王多

**Name of the Vulnerable Software and Affected Versions** nbd versions prior to 3.24 **Description** The issue is related to an integer overflow in the implementation of network block devices (nbd), which can lead to a heap-based buffer overflow. This can be exploited by a remote attacker by sending specially crafted messages, including NBD OPT INFO, NBD OPT GO, and NBD OPT EXPORT NAME, allowing the execution of arbitrary code. A specific value of 0xffffffff in the name length field can cause a zero-sized buffer to be allocated, resulting in a write to a dangling pointer. **Recommendations** For versions prior to 3.24, update to version 3.24 or later to resolve the issue. As a temporary workaround, consider restricting access to the NBD OPT INFO, NBD OPT GO, and NBD OPT EXPORT NAME messages until a patch is available. Avoid using the `name length` field with a value of 0xffffffff in the affected API endpoints until the issue is resolved.

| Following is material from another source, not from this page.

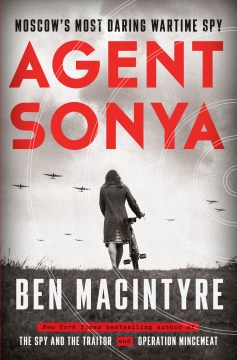 Image for "Agent Sonya: Moscow's Most Daring Wartime Spy"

**Name of the Vulnerable Software and Affected Versions** nbd versions prior to 3.24 **Description** The issue is related to a stack-based buffer overflow in the nbd-server. An attacker can cause a buffer overflow by sending a crafted NBD OPT INFO or NBD OPT GO message with a large value as the length of the `name` field. This could potentially allow a remote attacker to execute arbitrary code. **Recommendations** For versions prior to 3.24, update to version 3.24 or later to resolve the issue. As a temporary workaround, consider restricting access to the nbd-server to minimize the risk of exploitation. Avoid using large values for the `name` field in NBD OPT INFO or NBD OPT GO messages until the issue is resolved.